Having an intermediary "builder" object allows applications to set up additional parameters required for key generation, importation (ex: password) or reference (ex: HSM credentials).

If allowed, key pairs can be exported, using a specified encoding.

We should define what format MUST and MAY be supported by an implementation for common algorithms.

In particular, we may require PKCS8 to be supported whenever the ASN.1 encoding has been defined for an algorithm.

A public key object can obviously be created from a key pair, and public keys can be imported and exported as well.

The signature process itself goes through the creation of a signature_state object, on which an update function can add to the message being signed.

At any point in time, the sign function of signature_state can be called to compute a signature of all the data received so far. The state is not reset, in order to allow incremental signatures.

Non-deterministic signature systems (ECDSA, RSA padding) do not require applications to specify a nonce. In order to avoid catastrophic security failures, the wasi-crypto implementation is responsible for securely choosing the nonce instead of delegating this to applications.

Signature verification works in a similar way. Data is received via a signature_verification_state object that is tied to a public key, and allows a signature to be verified against the data received so far.

We use quite a lot of different object types here. While it makes the API slightly more verbose than if more generic types had been used, it can make static analysis far more useful.

ueno commented 4 years ago

Just a couple of meta comments for now:

jedisct1 commented 4 years ago

Hi Daiki!

That witx file only covers signatures, so that it is easier to review an entire API focused on one operation.

We can totally try to merge both files, but the end result may look quite confusing, as it will be mixing other operations, with different ways to represent keys. The generated documentation only displays what is proposed by this PR, which is easier to review.

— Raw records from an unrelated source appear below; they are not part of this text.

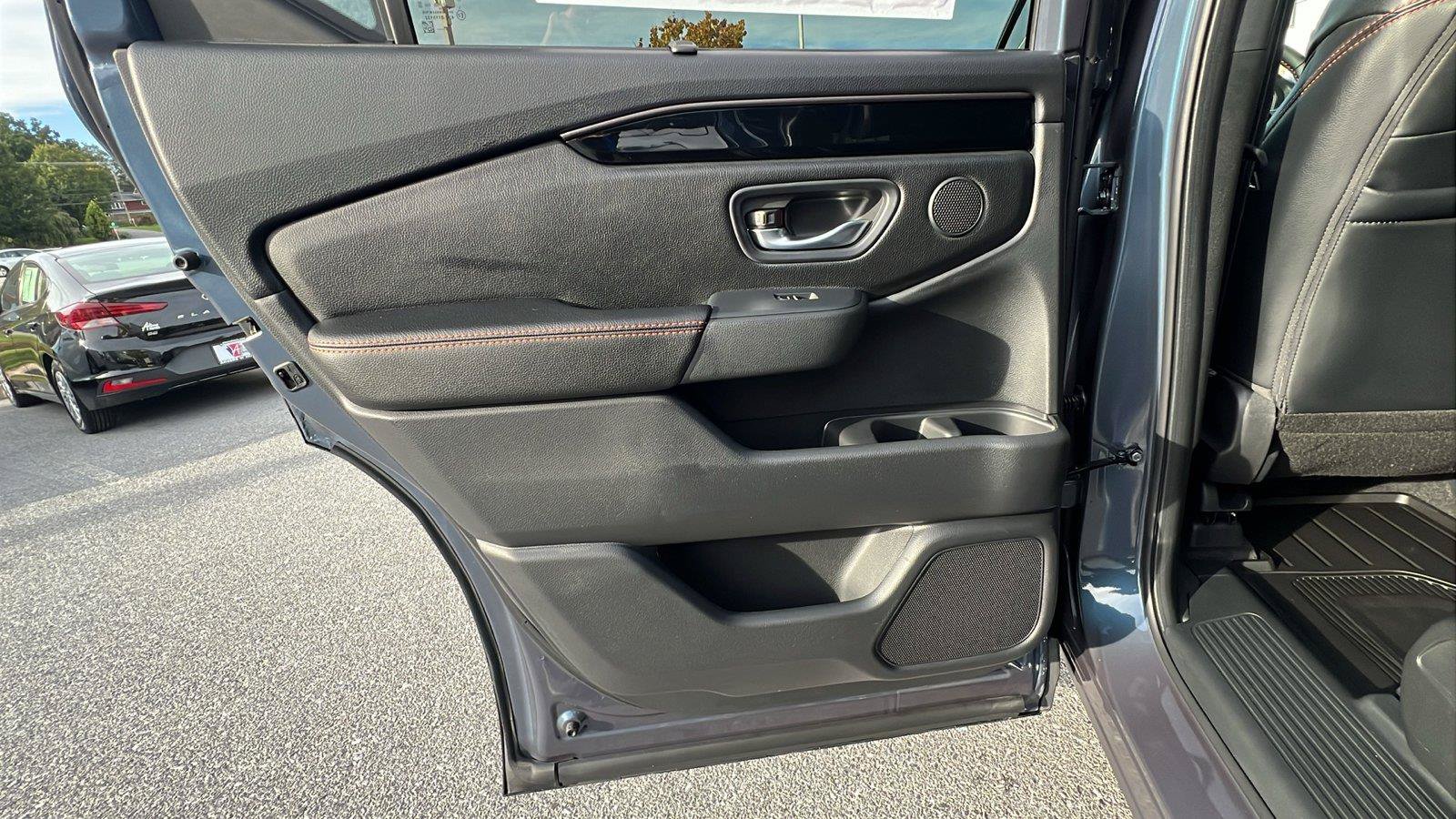 New 2026 Honda Pilot TrailSport image 18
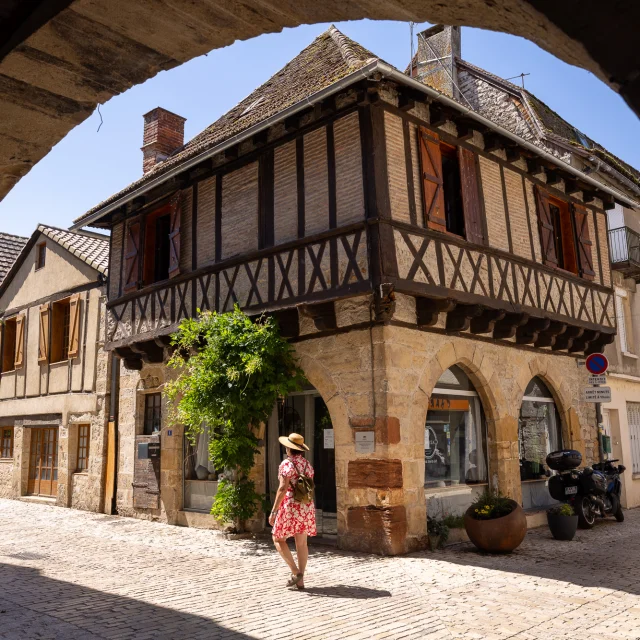 Femme qui marche sur les ruelles à galets dans la bastide de Bretenoux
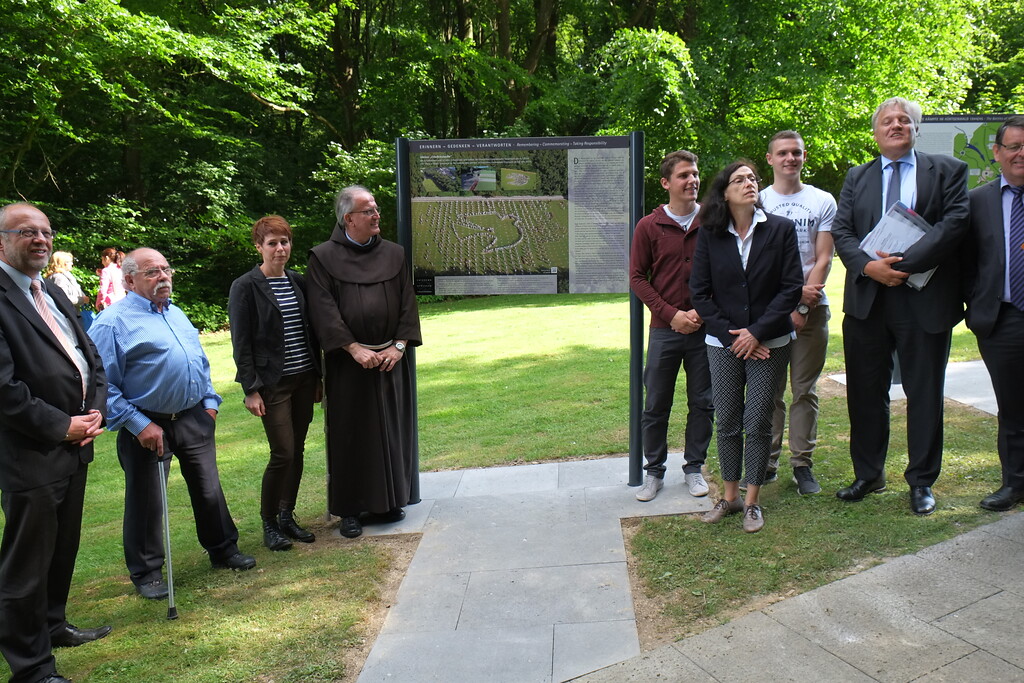 Bild 1: Sechs Stelltafeln auf der Kriegsgräberstätte Vossenack werden der Öffentlichkeit übergeben (10. Juni 2015).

You are right, we should totally extend wasmtime/lucet with the new APIs. But that requires writing a bit of glue for every function, in order to copy and convert data between host and guest memories.

I'm currently working on this in another repository, and experimenting with wig that helps a little bit with the boilerplate. But there is still quite a lot of work to be manually done for each function, and done again every time any change is made to the API.

So, before extending the runtime, we should probably have an API that is not going to change too much, and test the implementation by calling functions directly -- their internal interface is already virtually identical to their WebAssembly interface.

jedisct1 commented 4 years ago

Thanks a lot for the link to Aaron's list of steps to add new APIs to wasmtime.

These instructions are excellent and will soon be very useful!

jedisct1 commented 4 years ago

Having multiple files with the same name is indeed confusing, thanks for pointing this out.

The witx file has been renamed to proposal_signatures.witx.

tniessen commented 4 years ago

Can we still change or replace the proposed API if we have a reference implementation, without having to implement every API revision?

I don't know if it's common practice to provide a PoC implementation this early.

jedisct1 commented 4 years ago

Of course, this is just a proposal and it can be totally changed or replaced.

The example implementation is useful to check the usability of the API and have a better understanding of what it would take to implement it. It is not meant to be a reference implementation.

But as a part of the specification, we will need test vectors and a test suite early. This is also why we need an implementation in addition to the interface description.

jedisct1 commented 4 years ago

Thanks a ton for your review, Daiki! ❤️

Your feedback helped a lot to get a good starting point!

I'm going to merge this, so that it will be easier to directly submit patches against that proposal.

The set of errors we need to define and how to name then, your concern about the usefulness of supporting more than one encoding for signatures, among other things, can be more comfortably discussed in dedicated tickets.

Thanks again for your input! It's exciting to see wasi-crypto make progress!